Now, months later and thousands of miles away off the coast of the continent of Parkasia, the fleet of airships assembled by Sen Dunsidan and placed under the command of the Morgawr and his Mwellrets and walking dead materialized out of the mist and closed on the Jerle Shannara. Standing amidships at the port railing, Redden Alt Mer watched the cluster of black hulls and sails fill the horizon east like links in an encircling chain.

“Cast off!” the Rover Captain snapped at Spanner Frew, spyglass lifting one more time to make certain of what he was seeing.

“She’s not ready!” the burly shipwright snapped back.

“She’s as ready as she’s going to get. Give the order!”

His glass swept the approaching ships. No insignia, no flags. Unmarked warships in a land where until a few weeks ago there had never been even one. Enemies, but whose? He had to assume the worst, that these ships were hunting them. Had the Ilse Witch brought others besides Black Moclips, ships that had lain offshore until now, waiting for the witch to bring them into the mix?

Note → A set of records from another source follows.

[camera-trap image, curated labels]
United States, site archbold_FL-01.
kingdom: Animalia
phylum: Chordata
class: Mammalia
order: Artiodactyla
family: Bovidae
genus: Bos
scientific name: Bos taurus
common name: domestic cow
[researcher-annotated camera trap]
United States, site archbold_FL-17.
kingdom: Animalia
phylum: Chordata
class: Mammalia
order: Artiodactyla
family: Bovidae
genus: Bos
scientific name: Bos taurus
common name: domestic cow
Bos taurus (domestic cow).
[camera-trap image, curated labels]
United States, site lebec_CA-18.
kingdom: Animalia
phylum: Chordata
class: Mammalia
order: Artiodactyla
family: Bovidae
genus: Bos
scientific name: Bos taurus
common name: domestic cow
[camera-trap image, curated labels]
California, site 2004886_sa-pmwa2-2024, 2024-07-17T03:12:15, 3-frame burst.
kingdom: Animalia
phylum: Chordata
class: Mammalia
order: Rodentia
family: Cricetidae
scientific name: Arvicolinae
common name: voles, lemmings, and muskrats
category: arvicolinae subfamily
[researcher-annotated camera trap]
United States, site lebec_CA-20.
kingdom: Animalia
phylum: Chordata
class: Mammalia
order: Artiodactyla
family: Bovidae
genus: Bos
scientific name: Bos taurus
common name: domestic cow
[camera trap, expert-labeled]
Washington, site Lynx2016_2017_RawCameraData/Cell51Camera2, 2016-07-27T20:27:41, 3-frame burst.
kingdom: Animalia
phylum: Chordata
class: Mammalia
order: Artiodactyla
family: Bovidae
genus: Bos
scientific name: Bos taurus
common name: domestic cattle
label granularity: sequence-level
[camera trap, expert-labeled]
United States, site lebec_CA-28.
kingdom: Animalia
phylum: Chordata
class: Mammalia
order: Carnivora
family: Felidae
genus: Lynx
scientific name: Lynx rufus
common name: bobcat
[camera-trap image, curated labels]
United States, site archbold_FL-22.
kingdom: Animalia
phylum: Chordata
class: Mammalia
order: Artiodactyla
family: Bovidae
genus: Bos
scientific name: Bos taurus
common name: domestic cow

Spanner Frew was yelling at the crew, setting them in action. With Furl Hawken dead and Rue Meridian gone inland, there was no one else to fill the role of First Mate. No one stopped to question him. They had seen the ships, as well. Hands reached obediently for lines and winches. The tethering line was released, giving the Jerle Shannara her freedom. Rovers began tightening down the radian draws and lanyards, bringing the sails all the way to the tops of the masts, where they could catch the wind and light. Knowing what he would find, Redden Alt Mer glanced around. His crew was eight strong, counting Spanner and himself. Not nearly enough to fully man a warship like the Jerle Shannara, let alone fight a battle against enemies. They would have to run, and run fast.

He ran himself, breaking for the pilot box and the controls, heavy boots thudding across the wooden decking. “Unhood the crystals!” he yelled at Britt Rill and Jethen Amenades as he swept past them. “Not the fore starboard! Leave it covered. Just the aft and amidships!”

No working diapson crystal in the fore port parse tube, so to balance the loss of power from the left he was forced to shut down its opposite number. It would cut their power by a third, but the Jerle Shannara was swift enough even at that.

Spanner Frew was beside him, lumbering toward the mainmast and the weapons rack. “Who are they?”